> **TASK**
Output the lines below unchanged, starting at the line containing "At what distance from (x=44, y=310)" and ending with the line containing "1.39 metres", both of those lines included.

BEGIN

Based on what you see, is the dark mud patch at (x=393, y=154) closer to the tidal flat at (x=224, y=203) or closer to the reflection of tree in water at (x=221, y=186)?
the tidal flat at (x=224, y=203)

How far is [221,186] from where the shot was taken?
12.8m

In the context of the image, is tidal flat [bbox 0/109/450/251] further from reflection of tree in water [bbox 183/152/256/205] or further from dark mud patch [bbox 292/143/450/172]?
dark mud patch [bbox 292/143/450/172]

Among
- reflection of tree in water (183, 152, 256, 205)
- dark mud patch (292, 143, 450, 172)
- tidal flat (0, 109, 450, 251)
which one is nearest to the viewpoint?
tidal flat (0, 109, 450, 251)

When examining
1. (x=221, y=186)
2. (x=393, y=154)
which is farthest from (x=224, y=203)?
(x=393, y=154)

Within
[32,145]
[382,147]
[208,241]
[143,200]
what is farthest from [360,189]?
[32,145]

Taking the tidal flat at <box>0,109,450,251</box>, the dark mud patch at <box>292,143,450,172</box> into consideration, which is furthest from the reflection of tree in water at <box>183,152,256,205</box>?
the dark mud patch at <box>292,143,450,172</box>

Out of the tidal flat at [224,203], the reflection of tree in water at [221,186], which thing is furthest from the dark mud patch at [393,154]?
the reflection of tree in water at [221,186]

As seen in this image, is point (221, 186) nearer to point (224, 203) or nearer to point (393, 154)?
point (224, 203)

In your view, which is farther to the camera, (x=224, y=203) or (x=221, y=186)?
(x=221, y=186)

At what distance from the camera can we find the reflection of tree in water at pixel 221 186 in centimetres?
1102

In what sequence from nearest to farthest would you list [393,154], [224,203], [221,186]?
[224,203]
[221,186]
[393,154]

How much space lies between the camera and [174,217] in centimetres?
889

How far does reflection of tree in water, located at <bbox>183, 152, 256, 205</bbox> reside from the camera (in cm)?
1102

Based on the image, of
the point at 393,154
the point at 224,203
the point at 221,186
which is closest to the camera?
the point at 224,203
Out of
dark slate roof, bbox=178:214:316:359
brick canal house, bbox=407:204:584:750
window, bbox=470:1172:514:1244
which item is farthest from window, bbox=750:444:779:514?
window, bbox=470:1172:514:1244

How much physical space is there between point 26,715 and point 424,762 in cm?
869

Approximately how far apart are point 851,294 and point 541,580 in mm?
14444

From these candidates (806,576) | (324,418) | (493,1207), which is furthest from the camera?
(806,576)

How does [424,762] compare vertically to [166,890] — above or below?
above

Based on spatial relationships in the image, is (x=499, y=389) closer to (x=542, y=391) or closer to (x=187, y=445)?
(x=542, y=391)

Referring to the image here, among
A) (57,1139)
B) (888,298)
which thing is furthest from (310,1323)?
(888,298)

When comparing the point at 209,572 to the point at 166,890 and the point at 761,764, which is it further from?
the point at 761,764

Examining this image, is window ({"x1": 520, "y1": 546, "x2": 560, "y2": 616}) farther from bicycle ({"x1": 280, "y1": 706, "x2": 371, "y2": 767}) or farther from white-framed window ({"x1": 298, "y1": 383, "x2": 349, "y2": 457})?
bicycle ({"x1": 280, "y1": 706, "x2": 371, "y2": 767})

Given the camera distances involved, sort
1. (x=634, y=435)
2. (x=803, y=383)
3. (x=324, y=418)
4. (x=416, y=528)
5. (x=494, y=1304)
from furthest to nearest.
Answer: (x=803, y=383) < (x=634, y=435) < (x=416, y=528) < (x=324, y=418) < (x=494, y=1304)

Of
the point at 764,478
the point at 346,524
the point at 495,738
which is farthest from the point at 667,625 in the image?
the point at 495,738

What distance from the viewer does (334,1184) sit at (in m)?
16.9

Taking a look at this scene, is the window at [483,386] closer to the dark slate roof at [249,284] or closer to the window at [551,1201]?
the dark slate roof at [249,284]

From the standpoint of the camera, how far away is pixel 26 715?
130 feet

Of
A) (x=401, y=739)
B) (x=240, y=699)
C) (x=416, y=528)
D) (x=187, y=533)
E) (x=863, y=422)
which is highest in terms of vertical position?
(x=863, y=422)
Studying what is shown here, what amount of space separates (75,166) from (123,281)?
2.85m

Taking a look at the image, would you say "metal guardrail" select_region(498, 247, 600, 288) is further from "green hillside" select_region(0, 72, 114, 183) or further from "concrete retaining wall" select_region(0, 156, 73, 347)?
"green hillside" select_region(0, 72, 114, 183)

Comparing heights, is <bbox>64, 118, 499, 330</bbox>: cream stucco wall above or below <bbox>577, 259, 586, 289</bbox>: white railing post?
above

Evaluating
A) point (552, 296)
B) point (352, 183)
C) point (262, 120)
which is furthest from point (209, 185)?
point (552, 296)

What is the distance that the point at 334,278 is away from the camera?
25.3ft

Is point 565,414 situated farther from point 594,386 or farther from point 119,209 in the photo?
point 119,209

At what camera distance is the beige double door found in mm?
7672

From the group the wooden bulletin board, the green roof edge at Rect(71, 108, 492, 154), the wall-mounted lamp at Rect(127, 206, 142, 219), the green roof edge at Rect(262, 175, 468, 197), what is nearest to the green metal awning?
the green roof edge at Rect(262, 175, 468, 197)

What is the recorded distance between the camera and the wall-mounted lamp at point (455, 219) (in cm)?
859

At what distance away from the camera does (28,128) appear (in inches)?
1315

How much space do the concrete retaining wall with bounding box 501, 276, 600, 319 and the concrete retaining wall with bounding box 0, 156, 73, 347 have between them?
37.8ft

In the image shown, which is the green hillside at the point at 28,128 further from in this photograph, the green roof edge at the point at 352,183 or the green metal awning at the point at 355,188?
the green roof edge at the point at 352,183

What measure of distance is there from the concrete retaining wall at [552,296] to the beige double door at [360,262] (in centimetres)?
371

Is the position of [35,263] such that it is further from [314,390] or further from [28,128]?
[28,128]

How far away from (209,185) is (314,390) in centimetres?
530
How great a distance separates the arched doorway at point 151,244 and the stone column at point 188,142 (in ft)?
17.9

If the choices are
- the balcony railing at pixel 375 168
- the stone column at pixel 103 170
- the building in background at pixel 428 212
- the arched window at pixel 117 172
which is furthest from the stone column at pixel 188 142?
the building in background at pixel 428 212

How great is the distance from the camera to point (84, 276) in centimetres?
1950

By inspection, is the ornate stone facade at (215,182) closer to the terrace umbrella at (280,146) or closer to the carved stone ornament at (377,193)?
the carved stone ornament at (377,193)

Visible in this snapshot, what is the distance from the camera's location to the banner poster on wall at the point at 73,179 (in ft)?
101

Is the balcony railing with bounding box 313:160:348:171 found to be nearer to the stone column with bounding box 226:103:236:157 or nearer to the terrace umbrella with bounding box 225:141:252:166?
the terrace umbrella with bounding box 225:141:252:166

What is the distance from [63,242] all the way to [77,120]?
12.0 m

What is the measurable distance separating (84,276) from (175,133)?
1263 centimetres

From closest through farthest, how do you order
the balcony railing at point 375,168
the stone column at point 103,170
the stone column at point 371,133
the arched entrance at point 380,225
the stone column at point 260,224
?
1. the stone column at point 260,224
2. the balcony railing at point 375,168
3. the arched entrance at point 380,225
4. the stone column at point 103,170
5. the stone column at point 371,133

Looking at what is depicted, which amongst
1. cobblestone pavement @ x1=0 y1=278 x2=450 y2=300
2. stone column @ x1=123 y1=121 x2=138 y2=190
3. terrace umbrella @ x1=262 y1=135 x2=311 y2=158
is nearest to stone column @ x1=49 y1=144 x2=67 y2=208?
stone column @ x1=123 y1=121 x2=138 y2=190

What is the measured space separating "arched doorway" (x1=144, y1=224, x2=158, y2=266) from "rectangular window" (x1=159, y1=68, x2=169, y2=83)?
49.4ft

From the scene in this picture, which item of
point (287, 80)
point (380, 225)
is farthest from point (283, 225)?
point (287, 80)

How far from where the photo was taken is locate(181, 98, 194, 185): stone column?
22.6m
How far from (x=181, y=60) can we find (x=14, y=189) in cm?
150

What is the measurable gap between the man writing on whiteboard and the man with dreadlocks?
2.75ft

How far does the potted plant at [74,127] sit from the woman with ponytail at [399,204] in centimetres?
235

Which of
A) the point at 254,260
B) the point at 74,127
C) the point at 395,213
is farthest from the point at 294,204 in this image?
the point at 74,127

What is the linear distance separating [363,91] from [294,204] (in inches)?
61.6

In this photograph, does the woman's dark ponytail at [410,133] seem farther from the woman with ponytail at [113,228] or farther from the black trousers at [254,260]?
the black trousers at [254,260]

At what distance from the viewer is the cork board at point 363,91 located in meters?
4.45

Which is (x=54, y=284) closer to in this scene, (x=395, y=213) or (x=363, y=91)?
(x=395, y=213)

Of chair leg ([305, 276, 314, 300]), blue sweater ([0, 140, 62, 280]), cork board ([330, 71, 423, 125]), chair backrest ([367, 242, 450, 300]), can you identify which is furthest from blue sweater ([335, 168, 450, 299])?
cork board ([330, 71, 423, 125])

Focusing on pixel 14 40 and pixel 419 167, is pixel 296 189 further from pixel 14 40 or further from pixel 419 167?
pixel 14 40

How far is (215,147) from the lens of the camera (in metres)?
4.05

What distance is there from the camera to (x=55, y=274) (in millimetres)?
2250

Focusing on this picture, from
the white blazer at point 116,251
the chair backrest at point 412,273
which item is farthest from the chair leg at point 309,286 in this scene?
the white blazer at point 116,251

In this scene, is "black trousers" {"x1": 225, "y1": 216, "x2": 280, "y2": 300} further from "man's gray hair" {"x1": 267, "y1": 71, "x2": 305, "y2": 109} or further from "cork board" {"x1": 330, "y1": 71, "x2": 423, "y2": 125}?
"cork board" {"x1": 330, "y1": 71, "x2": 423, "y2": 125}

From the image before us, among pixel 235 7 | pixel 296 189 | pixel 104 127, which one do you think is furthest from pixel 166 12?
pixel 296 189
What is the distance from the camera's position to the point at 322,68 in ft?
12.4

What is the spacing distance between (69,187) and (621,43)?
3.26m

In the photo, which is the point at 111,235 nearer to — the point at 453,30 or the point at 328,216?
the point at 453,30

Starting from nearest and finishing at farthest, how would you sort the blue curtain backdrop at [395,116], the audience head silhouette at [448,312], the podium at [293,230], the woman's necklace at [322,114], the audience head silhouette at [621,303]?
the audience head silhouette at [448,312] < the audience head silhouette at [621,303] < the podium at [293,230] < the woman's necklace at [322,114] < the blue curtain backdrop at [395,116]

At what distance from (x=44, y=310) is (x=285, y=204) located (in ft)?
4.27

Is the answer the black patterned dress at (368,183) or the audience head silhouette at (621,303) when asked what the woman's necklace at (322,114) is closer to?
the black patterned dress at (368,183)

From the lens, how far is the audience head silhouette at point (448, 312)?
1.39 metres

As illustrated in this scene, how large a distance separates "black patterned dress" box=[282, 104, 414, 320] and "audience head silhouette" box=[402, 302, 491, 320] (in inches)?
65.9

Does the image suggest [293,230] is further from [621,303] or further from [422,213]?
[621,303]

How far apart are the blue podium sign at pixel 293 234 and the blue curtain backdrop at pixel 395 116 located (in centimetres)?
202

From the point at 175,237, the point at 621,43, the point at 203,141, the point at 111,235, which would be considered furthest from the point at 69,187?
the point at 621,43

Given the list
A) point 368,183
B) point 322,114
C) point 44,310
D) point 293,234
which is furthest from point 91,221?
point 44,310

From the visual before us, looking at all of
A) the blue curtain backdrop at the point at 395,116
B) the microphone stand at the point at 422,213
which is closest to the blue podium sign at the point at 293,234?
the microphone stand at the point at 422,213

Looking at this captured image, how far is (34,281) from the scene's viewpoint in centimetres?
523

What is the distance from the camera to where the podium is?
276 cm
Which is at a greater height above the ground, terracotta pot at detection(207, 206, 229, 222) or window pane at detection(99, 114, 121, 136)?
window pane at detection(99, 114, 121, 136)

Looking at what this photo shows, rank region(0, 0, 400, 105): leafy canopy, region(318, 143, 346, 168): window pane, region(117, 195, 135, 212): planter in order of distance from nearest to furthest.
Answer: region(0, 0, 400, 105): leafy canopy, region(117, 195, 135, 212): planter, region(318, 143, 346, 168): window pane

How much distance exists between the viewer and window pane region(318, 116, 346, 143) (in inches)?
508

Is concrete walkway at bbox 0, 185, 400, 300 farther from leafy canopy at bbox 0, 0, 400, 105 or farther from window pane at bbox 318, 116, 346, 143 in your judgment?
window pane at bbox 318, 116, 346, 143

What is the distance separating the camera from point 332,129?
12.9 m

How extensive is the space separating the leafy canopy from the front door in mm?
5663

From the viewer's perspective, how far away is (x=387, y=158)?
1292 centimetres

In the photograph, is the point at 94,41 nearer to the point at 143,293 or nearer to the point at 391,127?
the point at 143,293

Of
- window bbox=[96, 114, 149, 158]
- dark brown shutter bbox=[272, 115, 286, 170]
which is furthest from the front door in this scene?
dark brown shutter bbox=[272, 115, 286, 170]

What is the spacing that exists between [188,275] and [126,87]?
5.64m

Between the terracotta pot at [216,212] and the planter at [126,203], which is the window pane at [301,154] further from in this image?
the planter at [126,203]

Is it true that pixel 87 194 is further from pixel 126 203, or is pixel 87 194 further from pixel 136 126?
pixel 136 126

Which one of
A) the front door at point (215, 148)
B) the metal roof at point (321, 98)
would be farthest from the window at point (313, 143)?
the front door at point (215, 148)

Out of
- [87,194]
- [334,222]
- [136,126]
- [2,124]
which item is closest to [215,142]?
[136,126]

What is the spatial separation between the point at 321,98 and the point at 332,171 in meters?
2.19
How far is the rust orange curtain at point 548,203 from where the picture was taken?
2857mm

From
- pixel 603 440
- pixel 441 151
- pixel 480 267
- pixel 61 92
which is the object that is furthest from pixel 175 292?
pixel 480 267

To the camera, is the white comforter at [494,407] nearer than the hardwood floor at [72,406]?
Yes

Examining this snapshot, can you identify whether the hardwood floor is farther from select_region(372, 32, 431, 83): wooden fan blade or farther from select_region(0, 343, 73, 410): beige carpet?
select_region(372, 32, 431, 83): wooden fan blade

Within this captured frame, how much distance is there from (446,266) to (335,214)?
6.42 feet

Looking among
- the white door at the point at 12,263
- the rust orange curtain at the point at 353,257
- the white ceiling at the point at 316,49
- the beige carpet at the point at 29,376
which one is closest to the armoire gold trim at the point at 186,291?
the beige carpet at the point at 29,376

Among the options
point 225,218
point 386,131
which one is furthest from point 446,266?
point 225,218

END

> **EXERCISE ANSWER**
At what distance from (x=44, y=310) is (x=285, y=204) located (in ft)?
4.27

Is the answer the black patterned dress at (368,183) or the audience head silhouette at (621,303) when asked what the woman's necklace at (322,114) is closer to?
the black patterned dress at (368,183)

From the lens, how far is the audience head silhouette at point (448, 312)?
1.39 metres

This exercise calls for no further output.